Let’s say a surface warms by 1°C, from 15°C to 16°C
Using an emissivity of 1, that’s a change of 5.45 W/m2.
Using an emissivity of 0.97, that’s a change of 5.29 W/m2, a difference of a bit more than a tenth of a W/m2.
As a result, using emissivity =1 is the common practice.
w.
I understand your point, Willis, but my complaint is that the idea of radiation balance involves some numbers that make use of an effective emissivity, which we can’t possibly know better than
and others make use of an albedo which we surely don’t know better than 
and then we mix them numerically. I understand that we can juggle the numbers to obtain a balance, and then work with differences from there, but even so, how well do we know the resulting balance, or its trend? I am always skeptical of just-so arguments.

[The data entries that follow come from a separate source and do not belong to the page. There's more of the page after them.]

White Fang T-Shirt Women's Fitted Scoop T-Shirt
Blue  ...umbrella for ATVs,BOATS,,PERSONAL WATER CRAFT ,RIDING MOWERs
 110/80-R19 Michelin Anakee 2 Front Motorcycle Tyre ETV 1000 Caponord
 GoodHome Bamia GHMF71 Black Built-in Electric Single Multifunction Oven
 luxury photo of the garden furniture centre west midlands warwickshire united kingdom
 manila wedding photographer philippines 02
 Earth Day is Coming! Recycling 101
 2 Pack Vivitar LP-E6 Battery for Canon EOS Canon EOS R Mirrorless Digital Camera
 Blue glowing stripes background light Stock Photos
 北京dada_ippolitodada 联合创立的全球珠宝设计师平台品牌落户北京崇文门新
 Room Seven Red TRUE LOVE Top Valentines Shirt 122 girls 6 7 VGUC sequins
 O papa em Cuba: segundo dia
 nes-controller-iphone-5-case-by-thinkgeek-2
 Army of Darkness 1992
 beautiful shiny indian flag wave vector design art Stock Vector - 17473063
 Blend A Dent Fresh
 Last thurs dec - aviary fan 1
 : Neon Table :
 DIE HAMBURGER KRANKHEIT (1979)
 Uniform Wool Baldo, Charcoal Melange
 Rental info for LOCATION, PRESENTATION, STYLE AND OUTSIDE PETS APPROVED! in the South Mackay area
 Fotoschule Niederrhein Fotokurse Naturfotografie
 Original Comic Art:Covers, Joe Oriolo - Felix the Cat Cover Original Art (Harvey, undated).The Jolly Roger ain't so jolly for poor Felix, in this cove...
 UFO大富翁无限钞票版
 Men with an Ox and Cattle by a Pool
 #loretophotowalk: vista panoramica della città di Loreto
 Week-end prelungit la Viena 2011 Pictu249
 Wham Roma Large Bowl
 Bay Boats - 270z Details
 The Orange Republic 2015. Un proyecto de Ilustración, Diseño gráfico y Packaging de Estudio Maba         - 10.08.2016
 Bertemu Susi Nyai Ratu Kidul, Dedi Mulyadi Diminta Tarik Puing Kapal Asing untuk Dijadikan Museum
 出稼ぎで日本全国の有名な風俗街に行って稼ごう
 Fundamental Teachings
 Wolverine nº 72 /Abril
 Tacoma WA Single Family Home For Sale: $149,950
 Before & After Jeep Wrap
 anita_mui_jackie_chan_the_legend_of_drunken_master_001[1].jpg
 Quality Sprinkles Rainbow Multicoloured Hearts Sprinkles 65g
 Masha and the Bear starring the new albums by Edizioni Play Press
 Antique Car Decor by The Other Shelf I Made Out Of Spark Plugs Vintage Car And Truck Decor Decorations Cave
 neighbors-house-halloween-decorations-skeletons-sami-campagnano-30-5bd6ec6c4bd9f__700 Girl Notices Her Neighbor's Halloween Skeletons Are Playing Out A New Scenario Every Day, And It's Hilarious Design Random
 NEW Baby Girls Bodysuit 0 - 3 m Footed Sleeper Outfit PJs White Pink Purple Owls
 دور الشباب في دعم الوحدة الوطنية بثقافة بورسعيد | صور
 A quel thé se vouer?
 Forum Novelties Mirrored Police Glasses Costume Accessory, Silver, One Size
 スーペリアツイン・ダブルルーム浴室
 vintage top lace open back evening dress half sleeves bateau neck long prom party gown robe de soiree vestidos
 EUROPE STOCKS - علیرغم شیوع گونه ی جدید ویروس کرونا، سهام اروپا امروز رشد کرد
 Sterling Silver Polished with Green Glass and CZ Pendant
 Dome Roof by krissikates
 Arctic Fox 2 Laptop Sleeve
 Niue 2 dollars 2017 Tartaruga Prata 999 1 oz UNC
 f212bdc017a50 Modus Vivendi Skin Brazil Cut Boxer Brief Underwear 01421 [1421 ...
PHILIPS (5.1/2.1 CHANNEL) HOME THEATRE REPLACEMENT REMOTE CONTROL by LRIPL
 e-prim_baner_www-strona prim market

As an ocean science sort of fellow you can appreciate an analogy that drove me bonkers for years. The oceanography textbooks, and many articles (in the old Scientific American for instance) would always explain anomalously large tides, like at Truro, as a resonance phenomena; and then they would use a rectangular basin of water to explain the resonance — they would fudge the dimensions of this basin to get the answer they wanted. But any place having anomalously large tides is never on the shore of a rectangular basin. They are always an inlet in a channel or estuary having dimensions that diminish toward the port. The criteria for resonance in such an instance isn’t anything like the fudged rectangular dimensions; and the anomalously large tides are not a resonance, but are what a person would expect from jamming water into a restricted region.
Resonance requires a very fine set of dimensions balanced against a tight specification of driving frequency. It would occur in fact almost nowhere by coincidence, but by fudging dimensions the authors of textbooks and articles would have it happen everywhere. Fudge small differences all over and get an impossible result that looks reasonable.
Well anyway, as usual, you provoke a lot of thought.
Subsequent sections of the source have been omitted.